What you are asked to do: Copy the rows below without any changes, starting with the line that contains "In the list" and continuing through the last line of the rows.

(Collected data)
━━━
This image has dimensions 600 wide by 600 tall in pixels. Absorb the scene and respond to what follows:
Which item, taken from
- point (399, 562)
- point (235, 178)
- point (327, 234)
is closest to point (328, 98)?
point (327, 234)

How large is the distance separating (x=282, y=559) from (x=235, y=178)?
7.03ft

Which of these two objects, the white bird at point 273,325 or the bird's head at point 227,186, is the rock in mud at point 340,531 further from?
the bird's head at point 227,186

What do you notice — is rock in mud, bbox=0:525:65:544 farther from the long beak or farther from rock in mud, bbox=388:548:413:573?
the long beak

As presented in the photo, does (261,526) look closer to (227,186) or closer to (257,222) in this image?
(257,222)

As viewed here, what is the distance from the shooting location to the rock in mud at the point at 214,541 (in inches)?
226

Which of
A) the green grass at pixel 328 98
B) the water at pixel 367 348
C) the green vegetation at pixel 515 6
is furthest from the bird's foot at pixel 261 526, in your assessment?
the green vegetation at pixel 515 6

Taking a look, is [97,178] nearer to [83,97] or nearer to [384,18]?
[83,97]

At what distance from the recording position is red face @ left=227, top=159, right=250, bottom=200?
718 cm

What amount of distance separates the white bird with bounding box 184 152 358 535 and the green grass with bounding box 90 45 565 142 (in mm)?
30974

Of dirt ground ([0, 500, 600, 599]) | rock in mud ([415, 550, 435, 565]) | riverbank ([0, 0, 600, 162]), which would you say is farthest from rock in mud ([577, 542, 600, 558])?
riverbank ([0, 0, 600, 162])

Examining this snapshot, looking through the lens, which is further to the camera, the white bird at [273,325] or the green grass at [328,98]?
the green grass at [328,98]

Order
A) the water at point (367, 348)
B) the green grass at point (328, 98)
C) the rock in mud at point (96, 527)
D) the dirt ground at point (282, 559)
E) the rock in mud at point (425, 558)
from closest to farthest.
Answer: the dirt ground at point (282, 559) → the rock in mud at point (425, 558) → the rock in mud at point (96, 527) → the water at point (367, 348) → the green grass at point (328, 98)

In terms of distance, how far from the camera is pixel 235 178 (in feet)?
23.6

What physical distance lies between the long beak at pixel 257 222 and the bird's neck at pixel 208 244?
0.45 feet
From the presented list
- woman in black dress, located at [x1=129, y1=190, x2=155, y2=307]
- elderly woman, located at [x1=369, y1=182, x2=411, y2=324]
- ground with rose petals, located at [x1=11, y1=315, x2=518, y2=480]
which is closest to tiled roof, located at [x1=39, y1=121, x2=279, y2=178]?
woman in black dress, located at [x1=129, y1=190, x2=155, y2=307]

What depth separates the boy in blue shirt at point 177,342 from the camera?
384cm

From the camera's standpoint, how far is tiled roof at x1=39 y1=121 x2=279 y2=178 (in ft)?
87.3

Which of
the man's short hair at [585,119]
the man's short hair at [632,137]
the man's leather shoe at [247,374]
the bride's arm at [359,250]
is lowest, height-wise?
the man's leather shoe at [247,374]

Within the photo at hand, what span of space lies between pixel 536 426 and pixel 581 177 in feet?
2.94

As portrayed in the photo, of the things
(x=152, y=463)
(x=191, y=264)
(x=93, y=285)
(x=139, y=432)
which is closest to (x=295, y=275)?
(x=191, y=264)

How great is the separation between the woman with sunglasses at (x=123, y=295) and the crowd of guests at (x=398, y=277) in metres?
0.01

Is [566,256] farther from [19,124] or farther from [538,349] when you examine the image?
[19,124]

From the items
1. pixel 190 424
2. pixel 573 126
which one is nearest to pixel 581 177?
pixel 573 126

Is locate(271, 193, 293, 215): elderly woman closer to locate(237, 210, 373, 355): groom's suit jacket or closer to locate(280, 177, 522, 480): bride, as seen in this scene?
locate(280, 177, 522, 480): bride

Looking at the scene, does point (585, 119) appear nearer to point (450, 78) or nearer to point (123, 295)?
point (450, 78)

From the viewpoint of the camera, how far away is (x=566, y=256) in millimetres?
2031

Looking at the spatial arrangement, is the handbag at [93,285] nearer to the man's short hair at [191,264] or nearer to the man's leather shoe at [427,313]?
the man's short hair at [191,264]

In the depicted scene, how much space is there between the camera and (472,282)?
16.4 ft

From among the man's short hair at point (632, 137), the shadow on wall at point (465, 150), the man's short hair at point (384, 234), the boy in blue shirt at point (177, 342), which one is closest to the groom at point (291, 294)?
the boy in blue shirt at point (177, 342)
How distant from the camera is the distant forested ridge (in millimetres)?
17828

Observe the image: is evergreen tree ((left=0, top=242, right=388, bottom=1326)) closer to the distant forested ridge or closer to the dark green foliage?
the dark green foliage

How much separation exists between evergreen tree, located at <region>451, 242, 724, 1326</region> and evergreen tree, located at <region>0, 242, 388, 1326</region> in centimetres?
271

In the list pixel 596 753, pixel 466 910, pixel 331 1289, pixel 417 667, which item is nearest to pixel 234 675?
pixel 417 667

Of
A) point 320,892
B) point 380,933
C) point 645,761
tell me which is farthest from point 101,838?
━━━
Answer to the problem:
In the list pixel 596 753, pixel 466 910, pixel 331 1289, pixel 417 667, which item is nearest to pixel 234 675?
pixel 417 667

Of
A) point 320,892
B) point 380,933
C) point 645,761
tell me which is farthest from point 101,838?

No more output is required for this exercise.